The task :: Could you copy all of the following items word for word, with no changes?

Collected data
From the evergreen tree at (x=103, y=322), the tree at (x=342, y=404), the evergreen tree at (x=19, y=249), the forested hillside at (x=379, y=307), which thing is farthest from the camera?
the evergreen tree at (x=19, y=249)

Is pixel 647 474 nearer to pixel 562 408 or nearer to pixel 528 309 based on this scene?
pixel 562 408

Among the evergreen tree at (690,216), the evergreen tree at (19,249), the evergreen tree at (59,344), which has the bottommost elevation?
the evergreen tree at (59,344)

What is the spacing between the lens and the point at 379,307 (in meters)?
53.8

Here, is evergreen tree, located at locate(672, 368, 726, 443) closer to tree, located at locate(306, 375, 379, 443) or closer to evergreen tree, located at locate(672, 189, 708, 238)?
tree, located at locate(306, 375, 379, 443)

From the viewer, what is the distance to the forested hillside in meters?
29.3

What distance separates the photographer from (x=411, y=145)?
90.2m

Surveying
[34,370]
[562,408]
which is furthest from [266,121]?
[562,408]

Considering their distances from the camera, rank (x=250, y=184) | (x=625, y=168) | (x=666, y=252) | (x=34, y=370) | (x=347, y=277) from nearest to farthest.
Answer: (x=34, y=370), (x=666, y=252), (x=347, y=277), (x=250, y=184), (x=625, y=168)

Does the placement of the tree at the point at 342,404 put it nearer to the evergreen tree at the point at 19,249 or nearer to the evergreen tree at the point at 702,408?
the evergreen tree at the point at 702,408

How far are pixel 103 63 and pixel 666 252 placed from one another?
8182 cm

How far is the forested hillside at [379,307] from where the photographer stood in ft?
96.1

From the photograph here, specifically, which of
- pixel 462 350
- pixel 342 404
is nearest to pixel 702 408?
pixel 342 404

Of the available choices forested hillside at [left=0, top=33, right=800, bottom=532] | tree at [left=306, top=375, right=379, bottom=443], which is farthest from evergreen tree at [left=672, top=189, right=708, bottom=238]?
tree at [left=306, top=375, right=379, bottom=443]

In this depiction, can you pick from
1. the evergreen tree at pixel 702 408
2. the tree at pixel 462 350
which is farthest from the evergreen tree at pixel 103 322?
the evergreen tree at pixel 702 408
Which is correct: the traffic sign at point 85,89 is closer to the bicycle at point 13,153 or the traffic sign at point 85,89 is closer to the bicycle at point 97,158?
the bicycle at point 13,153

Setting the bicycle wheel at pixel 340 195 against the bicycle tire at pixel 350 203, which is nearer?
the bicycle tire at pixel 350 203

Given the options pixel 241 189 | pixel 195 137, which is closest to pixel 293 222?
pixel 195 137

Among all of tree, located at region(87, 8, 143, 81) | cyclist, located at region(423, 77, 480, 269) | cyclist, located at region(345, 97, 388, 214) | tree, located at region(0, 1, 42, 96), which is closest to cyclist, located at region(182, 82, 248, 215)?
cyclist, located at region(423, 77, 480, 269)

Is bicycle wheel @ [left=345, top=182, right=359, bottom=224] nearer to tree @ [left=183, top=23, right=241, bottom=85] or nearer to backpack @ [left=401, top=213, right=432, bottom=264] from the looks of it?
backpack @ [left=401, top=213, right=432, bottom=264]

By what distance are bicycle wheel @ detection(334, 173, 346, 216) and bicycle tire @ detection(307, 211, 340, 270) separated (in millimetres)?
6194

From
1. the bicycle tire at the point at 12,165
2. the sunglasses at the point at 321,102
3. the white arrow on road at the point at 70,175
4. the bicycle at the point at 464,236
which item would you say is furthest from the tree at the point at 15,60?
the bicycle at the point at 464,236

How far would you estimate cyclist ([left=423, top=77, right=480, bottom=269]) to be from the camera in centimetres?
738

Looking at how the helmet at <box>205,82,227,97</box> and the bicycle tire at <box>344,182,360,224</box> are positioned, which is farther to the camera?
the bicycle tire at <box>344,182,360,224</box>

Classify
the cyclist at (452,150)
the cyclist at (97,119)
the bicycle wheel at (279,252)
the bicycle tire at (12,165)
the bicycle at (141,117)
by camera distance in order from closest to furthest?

Complete response ::
From the evergreen tree at (x=103, y=322), the tree at (x=342, y=404), the evergreen tree at (x=19, y=249), the forested hillside at (x=379, y=307), which thing is farthest from the camera?
the evergreen tree at (x=19, y=249)

Is pixel 647 474 nearer to pixel 562 408 or nearer to pixel 528 309 based on this scene?
pixel 562 408

Among the evergreen tree at (690,216), the evergreen tree at (19,249), the evergreen tree at (59,344), which has the bottommost elevation?
the evergreen tree at (59,344)

What is the spacing between the lens and the point at 379,307 (in meters)?
53.8

Here, is evergreen tree, located at locate(672, 368, 726, 443) closer to tree, located at locate(306, 375, 379, 443) or closer to evergreen tree, located at locate(672, 189, 708, 238)?
tree, located at locate(306, 375, 379, 443)

From the viewer, what is the distance to the forested hillside in meters?
29.3

What distance separates the photographer from (x=411, y=145)?
90.2m

Surveying
[34,370]
[562,408]
which is furthest from [266,121]?
[562,408]

Considering their distances from the camera, rank (x=250, y=184) | (x=625, y=168) | (x=666, y=252) | (x=34, y=370) | (x=347, y=277) from nearest to farthest.
Answer: (x=34, y=370), (x=666, y=252), (x=347, y=277), (x=250, y=184), (x=625, y=168)

Does the placement of the tree at the point at 342,404 put it nearer to the evergreen tree at the point at 19,249 or nearer to the evergreen tree at the point at 702,408?
the evergreen tree at the point at 702,408

How far are pixel 103 63 and pixel 666 252 placed from one another?
8182 cm

How far is the forested hillside at [379,307] from where the photographer stood in ft?
96.1

From the photograph here, specifically, which of
- pixel 462 350
- pixel 342 404
is nearest to pixel 702 408?
pixel 342 404

Of the available choices forested hillside at [left=0, top=33, right=800, bottom=532] | tree at [left=306, top=375, right=379, bottom=443], which is farthest from evergreen tree at [left=672, top=189, right=708, bottom=238]?
tree at [left=306, top=375, right=379, bottom=443]

In this depiction, can you pick from
1. the evergreen tree at pixel 702 408
2. the tree at pixel 462 350
which is farthest from the evergreen tree at pixel 103 322?
the evergreen tree at pixel 702 408
Which is correct: the traffic sign at point 85,89 is closer to the bicycle at point 13,153 or the traffic sign at point 85,89 is closer to the bicycle at point 97,158?
the bicycle at point 13,153

Setting the bicycle wheel at pixel 340 195 against the bicycle tire at pixel 350 203, which is nearer?
the bicycle tire at pixel 350 203

Given the options pixel 241 189 | pixel 195 137, which is closest to pixel 293 222?
pixel 195 137

Among all of tree, located at region(87, 8, 143, 81) | cyclist, located at region(423, 77, 480, 269) | cyclist, located at region(345, 97, 388, 214) | tree, located at region(0, 1, 42, 96), which is closest to cyclist, located at region(182, 82, 248, 215)?
cyclist, located at region(423, 77, 480, 269)

Is bicycle wheel @ [left=345, top=182, right=359, bottom=224] nearer to tree @ [left=183, top=23, right=241, bottom=85] or nearer to backpack @ [left=401, top=213, right=432, bottom=264] from the looks of it?
backpack @ [left=401, top=213, right=432, bottom=264]

By what distance are bicycle wheel @ detection(334, 173, 346, 216) and bicycle tire @ detection(307, 211, 340, 270) separated (in millimetres)?
6194

From
1. the bicycle tire at the point at 12,165
2. the sunglasses at the point at 321,102
3. the white arrow on road at the point at 70,175
4. the bicycle at the point at 464,236
which item would you say is furthest from the tree at the point at 15,60?
the bicycle at the point at 464,236

How far would you estimate cyclist ([left=423, top=77, right=480, bottom=269]) to be from the camera in centimetres?
738

Looking at how the helmet at <box>205,82,227,97</box> and the bicycle tire at <box>344,182,360,224</box> are positioned, which is farther to the camera?
the bicycle tire at <box>344,182,360,224</box>

Classify
the cyclist at (452,150)
the cyclist at (97,119)
the bicycle wheel at (279,252)
the bicycle tire at (12,165)
the bicycle at (141,117)
by camera distance in order from closest to furthest?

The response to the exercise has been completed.